§ **Your objective**
Answer these questions about the Python matrix code file below.
1. Which library does the opening note say the examples do not use?
2. What date appears in the heading for the section on vectors?
3. According to the comment beside the map line, in which Python version is list() needed?
>> begin Excerpted text
File: matrix-code.py

"""
a numerically-inclined student asked for examples related to 
matrix processing (in the core language, not using NumPy which
has better built-in support for vector and matrix processing);
the following is a quick tour through some simple matrix code,
showing equivalents coded in for loops and list comprehensions;
requires Python 2.7 for some tests, one line works in 3.X only;
"""



######################################################################################
# Vectors: 1D lists (added mar-12-11)
######################################################################################


L = [1, 2, 3, 4, 5, 6]
M = [7, 8, 9, 10, 11, 12]


#-------------------------------------------------------------
# (L ** 2): print squares of all in one vector: 1 4 9 16 25 36
#-------------------------------------------------------------

for i in range(len(L)): 
    print(L[i] ** 2) 

for x in L:                                 # simpler, probably faster
    print(x ** 2)


# ---3.X only--- 
list( map(print, (x ** 2 for x in L)) )     # 3.X print(), map() generator


#------------------------------------------------------------
# (N = L ** 2): make new result vector: [1, 4, 9, 16, 25, 36]
#------------------------------------------------------------

N = [x ** 2 for x in L]                     # list comprehension
print(N)

N = []
for x in L:                                 # manual loop: often slower
    N.append(x ** 2)
print(N)

N = list(map((lambda x: x ** 2), L))        # map: need list() in 3.X only
print(N)


#
# other: generators produce results on demand
#

G = (x ** 2 for x in L)          # generator expression
print(list(G))                   # list() requests results

def gensquares(L):               # generator function
    for x in L:
        yield x ** 2

print(list(gensquares(L)))       # list() requests results


#
# other: set and dict comprehensions (3.X, 2.7)
>> end Excerpted text
>> begin Information provided
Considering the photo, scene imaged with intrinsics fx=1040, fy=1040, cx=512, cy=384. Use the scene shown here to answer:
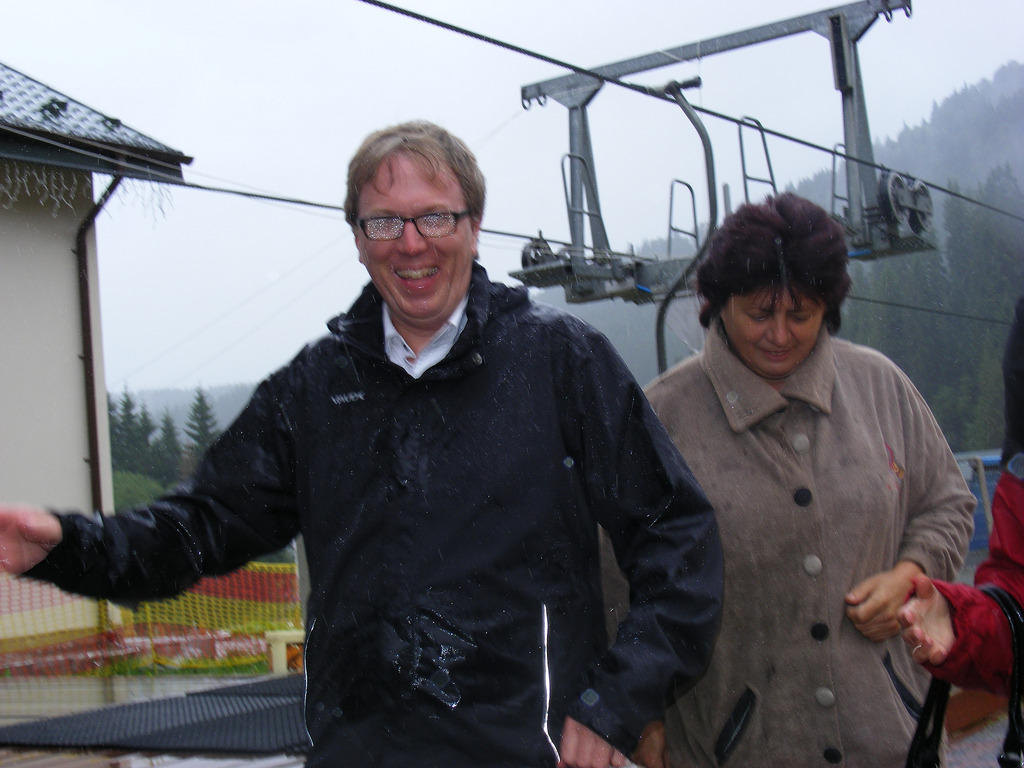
>> end Information provided
§ **Correct answer**
1. NumPy
2. mar-12-11
3. 3.X only